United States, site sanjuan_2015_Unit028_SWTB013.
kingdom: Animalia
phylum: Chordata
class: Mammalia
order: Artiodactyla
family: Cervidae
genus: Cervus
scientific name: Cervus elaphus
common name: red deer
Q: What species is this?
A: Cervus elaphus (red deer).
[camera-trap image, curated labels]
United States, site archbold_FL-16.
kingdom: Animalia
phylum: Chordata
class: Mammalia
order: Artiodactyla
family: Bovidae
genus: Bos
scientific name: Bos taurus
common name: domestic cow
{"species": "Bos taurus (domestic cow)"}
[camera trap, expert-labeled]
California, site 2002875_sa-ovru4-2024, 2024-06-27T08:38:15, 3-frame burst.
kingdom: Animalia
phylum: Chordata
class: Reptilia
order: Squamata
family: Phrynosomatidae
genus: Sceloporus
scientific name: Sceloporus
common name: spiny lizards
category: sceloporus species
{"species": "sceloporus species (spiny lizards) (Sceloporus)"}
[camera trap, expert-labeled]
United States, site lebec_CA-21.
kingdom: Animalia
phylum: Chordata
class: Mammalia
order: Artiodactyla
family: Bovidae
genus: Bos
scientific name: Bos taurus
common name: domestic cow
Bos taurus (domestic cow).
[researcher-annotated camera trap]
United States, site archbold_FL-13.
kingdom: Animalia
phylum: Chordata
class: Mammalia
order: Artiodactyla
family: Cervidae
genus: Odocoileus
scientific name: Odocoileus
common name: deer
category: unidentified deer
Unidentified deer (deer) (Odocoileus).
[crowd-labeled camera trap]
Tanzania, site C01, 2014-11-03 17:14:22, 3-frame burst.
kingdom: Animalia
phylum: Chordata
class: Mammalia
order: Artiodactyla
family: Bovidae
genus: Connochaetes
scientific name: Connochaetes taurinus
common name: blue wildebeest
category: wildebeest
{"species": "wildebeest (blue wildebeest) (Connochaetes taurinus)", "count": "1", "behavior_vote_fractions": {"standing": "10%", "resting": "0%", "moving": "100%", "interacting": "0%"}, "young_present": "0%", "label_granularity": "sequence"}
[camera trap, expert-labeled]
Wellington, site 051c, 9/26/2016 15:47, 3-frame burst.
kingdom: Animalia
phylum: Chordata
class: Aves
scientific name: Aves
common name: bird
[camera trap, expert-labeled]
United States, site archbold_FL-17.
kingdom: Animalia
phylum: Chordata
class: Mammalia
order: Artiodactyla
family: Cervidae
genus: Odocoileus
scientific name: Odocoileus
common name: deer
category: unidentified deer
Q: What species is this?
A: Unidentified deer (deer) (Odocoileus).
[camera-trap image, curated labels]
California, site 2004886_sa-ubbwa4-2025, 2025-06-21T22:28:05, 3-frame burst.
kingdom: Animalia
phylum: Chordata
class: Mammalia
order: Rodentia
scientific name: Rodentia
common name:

====================

WORK INSTRUCTIONS: Wherever the word "wildebeest" appears in a line of the data above, copy that line.

WRITTEN SOLUTION:
common name: blue wildebeest
category: wildebeest
{"species": "wildebeest (blue wildebeest) (Connochaetes taurinus)", "count": "1", "behavior_vote_fractions": {"standing": "10%", "resting": "0%", "moving": "100%", "interacting": "0%"}, "young_present": "0%", "label_granularity": "sequence"}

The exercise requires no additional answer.